**WHAT TO PRODUCE**
Would you please output, word for word, the span of the listing below that opens on the line containing "REVIEW: The Difference" and closes on the line containing "Nightmare House - A"? Include both ends and nothing more.

**EXERCISE MATERIAL**
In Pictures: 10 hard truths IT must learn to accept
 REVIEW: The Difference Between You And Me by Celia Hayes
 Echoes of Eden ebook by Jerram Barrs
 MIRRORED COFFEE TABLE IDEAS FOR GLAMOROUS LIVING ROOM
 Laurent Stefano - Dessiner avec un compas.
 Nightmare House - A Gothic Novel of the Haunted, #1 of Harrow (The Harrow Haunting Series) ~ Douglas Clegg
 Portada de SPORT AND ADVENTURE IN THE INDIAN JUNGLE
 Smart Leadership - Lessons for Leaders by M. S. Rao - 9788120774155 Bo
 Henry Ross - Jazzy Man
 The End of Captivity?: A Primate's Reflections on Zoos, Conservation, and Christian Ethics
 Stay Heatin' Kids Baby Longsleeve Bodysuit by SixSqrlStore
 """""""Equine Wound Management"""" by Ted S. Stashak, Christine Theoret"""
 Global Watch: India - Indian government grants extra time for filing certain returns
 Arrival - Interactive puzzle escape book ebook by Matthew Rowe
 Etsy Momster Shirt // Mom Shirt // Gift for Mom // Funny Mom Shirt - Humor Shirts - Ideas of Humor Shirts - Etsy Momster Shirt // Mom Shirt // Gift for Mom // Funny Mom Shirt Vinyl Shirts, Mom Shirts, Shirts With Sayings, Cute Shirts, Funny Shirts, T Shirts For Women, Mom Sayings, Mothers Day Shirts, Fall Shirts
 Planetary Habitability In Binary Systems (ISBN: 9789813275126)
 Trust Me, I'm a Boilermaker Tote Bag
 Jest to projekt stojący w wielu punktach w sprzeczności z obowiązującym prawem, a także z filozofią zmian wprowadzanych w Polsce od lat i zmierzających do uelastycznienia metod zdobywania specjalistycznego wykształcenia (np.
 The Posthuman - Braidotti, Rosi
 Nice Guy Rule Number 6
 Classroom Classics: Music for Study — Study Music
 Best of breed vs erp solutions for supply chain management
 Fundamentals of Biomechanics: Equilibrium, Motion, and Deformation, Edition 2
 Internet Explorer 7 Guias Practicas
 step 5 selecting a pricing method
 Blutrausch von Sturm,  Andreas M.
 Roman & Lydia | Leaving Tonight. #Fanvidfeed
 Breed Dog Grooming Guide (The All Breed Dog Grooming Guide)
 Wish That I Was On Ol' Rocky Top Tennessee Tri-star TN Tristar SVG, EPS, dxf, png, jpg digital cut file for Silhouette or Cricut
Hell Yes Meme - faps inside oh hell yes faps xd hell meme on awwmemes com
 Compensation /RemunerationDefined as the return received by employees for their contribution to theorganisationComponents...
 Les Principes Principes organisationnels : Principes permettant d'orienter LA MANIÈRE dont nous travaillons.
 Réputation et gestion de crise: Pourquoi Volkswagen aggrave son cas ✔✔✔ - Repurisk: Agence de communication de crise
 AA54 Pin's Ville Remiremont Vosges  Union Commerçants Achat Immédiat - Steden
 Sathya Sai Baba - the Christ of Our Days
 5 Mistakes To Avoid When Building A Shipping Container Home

**ANSWER SPACE**
 REVIEW: The Difference Between You And Me by Celia Hayes
 Echoes of Eden ebook by Jerram Barrs
 MIRRORED COFFEE TABLE IDEAS FOR GLAMOROUS LIVING ROOM
 Laurent Stefano - Dessiner avec un compas.
 Nightmare House - A Gothic Novel of the Haunted, #1 of Harrow (The Harrow Haunting Series) ~ Douglas Clegg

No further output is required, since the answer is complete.